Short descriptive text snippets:
******************************
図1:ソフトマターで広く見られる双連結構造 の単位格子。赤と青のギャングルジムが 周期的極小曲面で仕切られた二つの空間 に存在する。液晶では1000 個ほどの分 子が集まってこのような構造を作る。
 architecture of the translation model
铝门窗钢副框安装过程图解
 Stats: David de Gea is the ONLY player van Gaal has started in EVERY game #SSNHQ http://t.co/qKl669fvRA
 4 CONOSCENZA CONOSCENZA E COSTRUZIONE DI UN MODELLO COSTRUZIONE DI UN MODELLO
******************************
Work task:
The answer must be an exact copy of every entry.

Answer to this task:
図1:ソフトマターで広く見られる双連結構造 の単位格子。赤と青のギャングルジムが 周期的極小曲面で仕切られた二つの空間 に存在する。液晶では1000 個ほどの分 子が集まってこのような構造を作る。
 architecture of the translation model
铝门窗钢副框安装过程图解
 Stats: David de Gea is the ONLY player van Gaal has started in EVERY game #SSNHQ http://t.co/qKl669fvRA
 4 CONOSCENZA CONOSCENZA E COSTRUZIONE DI UN MODELLO COSTRUZIONE DI UN MODELLO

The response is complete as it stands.